Les travaux menés dans les années 1960 et 1970 montrent que
les médicaments sont en moyenne 4,5 fois plus efficaces que les traitements
factices pour atténuer les symptômes étudiés, à savoir la capacité à faire
baisser la pression artérielle, à faire reculer les tumeurs ou à atténuer l’état dépressif. Dans
les années 1980, les thérapies sont environ 4 fois plus efficaces
que le placébo. Dans les années 1990, on divise ce chiffre par 2. Enfin, la
différence n’est plus que de 36 % dans les années 2000. Une chute drastique de
l’impact des traitements au cours du temps.
Une comparaison biaisée ?
Faut-il s’en inquiéter ? Pas forcément, d’après les auteurs,
qui semblent tenir un discours paradoxal. Cette baisse du potentiel
thérapeutique des molécules pourrait s’expliquer par des paramètres rationnels
et être le fruit des progrès de la médecine des dernières décennies.
Premier point : les patients recrutés. D’abord, les essais cliniques des années 1960 ne concernaient souvent que
quelques dizaines de volontaires, contre des milliers dans les études des années
2000. Une différence qui a de quoi biaiser les données. D’autre part, les
participants aux essais récents sont ceux qui n’ont pu être traités avec les médicaments existants, donc atteints d’une forme de la maladie
plus coriace et plus difficile à soigner.

+ + + + +

§ Consigne de travail 1
Dans le texte sur les médicaments et le placébo, recopiez tout ce qui va de « Une comparaison biaisée » jusqu'à « difficile à soigner. », en remplaçant « volontaires » par « participants ».
§ Consigne de travail 2
Prolongez, s'il vous plaît, le texte sur les médicaments et le placébo au-delà de sa dernière phrase.
Les lignes ci-après proviennent d'une source différente.

+ + + + +

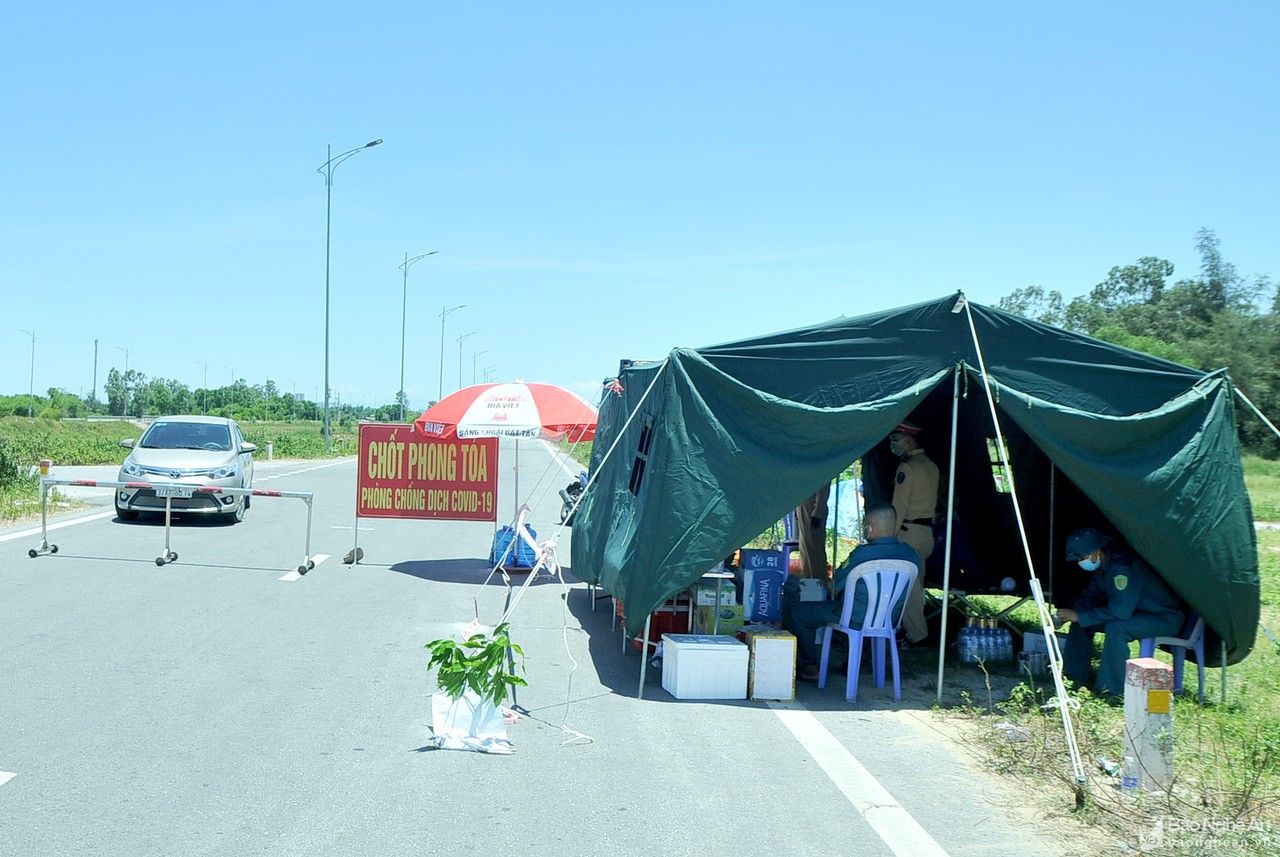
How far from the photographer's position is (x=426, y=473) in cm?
1503

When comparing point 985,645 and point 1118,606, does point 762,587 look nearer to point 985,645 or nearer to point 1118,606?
point 985,645

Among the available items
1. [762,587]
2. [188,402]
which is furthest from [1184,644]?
[188,402]

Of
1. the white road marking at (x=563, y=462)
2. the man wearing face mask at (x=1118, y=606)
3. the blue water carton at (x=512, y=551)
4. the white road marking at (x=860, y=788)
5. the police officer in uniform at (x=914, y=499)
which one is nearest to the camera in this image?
the white road marking at (x=860, y=788)

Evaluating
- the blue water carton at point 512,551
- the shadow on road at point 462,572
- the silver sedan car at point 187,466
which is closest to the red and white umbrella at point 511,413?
the blue water carton at point 512,551

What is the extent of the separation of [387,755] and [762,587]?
4.70 meters

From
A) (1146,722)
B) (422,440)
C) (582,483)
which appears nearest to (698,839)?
(1146,722)

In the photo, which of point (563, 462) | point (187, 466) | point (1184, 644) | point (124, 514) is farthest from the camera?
point (124, 514)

+ + + + +

§ Résultat obtenu 1
Une comparaison biaisée ?
Faut-il s’en inquiéter ? Pas forcément, d’après les auteurs,
qui semblent tenir un discours paradoxal. Cette baisse du potentiel
thérapeutique des molécules pourrait s’expliquer par des paramètres rationnels
et être le fruit des progrès de la médecine des dernières décennies.
Premier point : les patients recrutés. D’abord, les essais cliniques des années 1960 ne concernaient souvent que
quelques dizaines de participants, contre des milliers dans les études des années
2000. Une différence qui a de quoi biaiser les données. D’autre part, les
participants aux essais récents sont ceux qui n’ont pu être traités avec les médicaments existants, donc atteints d’une forme de la maladie
plus coriace et plus difficile à soigner.

§ Résultat obtenu 2
Ensuite, les principes actifs tendraient à avoir une action de
plus en plus spécifique avec le temps. Ceux apparus dans les années 1960
pourraient d’un point de vue global focaliser leur action sur des mécanismes
plus généraux, alors que les nouveaux seraient bien plus ciblés. Ainsi, on ne
compare pas les mêmes paramètres.
Des avancées médicales en passe de se
poursuivre
Le débat a le mérite d’être de nouveau posé. Mais sa
résolution semble bien plus complexe qu’il n’y paraît de prime abord. De
nombreux traitements modernes constituent également des avancées médicales,
comme le Gleevec qui allonge la durée de vie des patients leucémiques, ou
l’Incivek, un antiviral qui soigne deux fois mieux l’hépatite C que ses concurrents plus anciens.
Deux exemples parmi d’autres qui laissent envisager de
nouveaux progrès dans les années à venir contre des maladies toujours mortelles
ou handicapantes. Les scientifiques osent de plus en plus parler de guérison prochaine de l’infection par le VIH, la mortalité des
cancers recule année après année et la médecine régénérative pourrait bien révolutionner la médecine.
De bonnes raisons de rester confiant.